I’m beginning to see that all the crap that comes with ageing is external and all the good stuff is internal. By external, I mean not just the gradual onset of hip issues and the urge to splash out on miracle moisturisers, but the gaze and attitudes of those around you. Imagine a set of scales with your internal life on one side and your external side, your corporeal place in the world, on the left. For a long time the weights are equal, you rarely even notice your external and internal existence are actually separate entities at all, then suddenly the scales begin to tip. The side containing your internal life begins to rise exponentially, but, in order for this to happen, the side of the scales holding your external, corporeal side begins to plunge. 

I never turned heads as I walked into a room, even when I was younger, so I already know something of invisibility. I’ve never had a perfect body, I’ve always struggled with my weight. Sadly I was in my ‘physical prime’ during the 90s and 00s, when if you were a woman over a size 12 you were considered too fat to be attractive. But I didn’t realise until it started diminishing the social currency afforded to us by purely being in ownership of a great pair of tits, long smooth legs and unwrinkled skin. And I’m not just talking sexual currency. Just having ownership of the above got me access to spaces and situations with a lot less effort than it takes now. 

And what about sex and relationships? I could write a book about how nightmarish it is to suddenly realise you’re 45 and still floundering around in the dating pool. Finding a relationship when you’re becoming invisible is a laughable pursuit. Even the men of my age don’t really see the forty or fifty-something single women around them. I still have a healthy sex drive and want to fall in love as much as I did twenty-five years ago. No matter how fabulous we are, forty-plus women are considered second choice, lower-grade collateral on the cis/het dating market. I know this because I get so few good matches nowadays that I’ve deleted the dating apps. I also know this because I asked a man I know through a mutual friend out on a date last year. After a couple of months together he announced one evening that he wouldn’t have even considered me, or anyone else of my age, as a romantic prospect before I asked him out. But luckily for me, I’d won him over with my amazing personality and now he could see my true beauty. He is four years older than me. He is also now my ex.

I found something else out when I launched myself into the online dating world after a ten-year break, shortly after my 40th birthday. Although it was hard to find someone of my own age for a long-term relationship I could get spades and spades of sex if I wanted it – from younger men. I was genuinely and naively shocked that loads of twenty-five to thirty-year-olds were messaging me after hookups. I was shocked and appalled that they even thought I was that old. But apparently, older women are better in the sack.

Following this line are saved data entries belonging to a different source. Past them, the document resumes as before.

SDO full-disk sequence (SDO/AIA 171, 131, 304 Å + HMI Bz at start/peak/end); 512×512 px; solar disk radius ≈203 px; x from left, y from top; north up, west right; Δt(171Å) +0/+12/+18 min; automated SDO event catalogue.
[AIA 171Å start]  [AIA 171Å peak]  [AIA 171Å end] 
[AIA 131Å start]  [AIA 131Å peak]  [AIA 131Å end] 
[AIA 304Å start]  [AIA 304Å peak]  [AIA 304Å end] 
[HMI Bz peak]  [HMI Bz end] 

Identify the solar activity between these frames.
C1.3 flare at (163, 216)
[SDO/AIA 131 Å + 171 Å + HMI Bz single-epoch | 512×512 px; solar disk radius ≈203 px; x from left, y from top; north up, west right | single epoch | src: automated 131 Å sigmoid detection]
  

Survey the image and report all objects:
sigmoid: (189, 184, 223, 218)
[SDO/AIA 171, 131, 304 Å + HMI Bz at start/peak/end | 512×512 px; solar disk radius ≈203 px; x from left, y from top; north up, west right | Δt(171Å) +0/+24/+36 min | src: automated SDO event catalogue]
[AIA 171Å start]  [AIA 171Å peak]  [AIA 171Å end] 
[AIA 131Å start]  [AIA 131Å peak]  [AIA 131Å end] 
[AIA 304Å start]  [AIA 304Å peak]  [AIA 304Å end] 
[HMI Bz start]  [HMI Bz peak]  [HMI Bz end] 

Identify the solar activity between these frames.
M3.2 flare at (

I went out on a couple of dates with one gorgeous 28 year old, just because, oh my god, I could. It went well, we got on, then the first time we had sex (only the second time I’d had sex with a new partner after gaining ownership of a post-partum body) it ended up being a huge eyeopener that still makes me feel a bit sick nearly six years later. He was really into it, and really into me, but he wasn’t really. He was into the otherness of my body. He jiggled my stomach folds as he hungrily observed how they moved and told me I still looked good considering. He made no secret of the fact it was my anomalies that turned him on. I had become a kink overnight. Something slightly sordid to be ashamed of admitting to in front of your friends. Under his gaze my ageing body was all too visible, but he couldn’t see me

I see my ageing body all too clearly a lot of the time. I often feel regret when I look in the mirror after applying my daily oestrogen gel to my thighs and see wrinkles and lines, the bloom of broken veins slowly appearing, my stomach and my breasts sagging, my waist thickening and my ass flattening. I feel regret because I hated my body so much when I was younger – it was the enemy. Sometimes I would claw at my curves in disgust, crying big, hot, snotty tears of frustration, wanting to tear my own skin off, all the while failing to see what I should have been seeing – the glow of my skin, the luxury of my dark, thick hair, the natural energy that exudes from the under-forties in spades. I know this is a cliche but I wish I’d appreciated and celebrated it more when I had it.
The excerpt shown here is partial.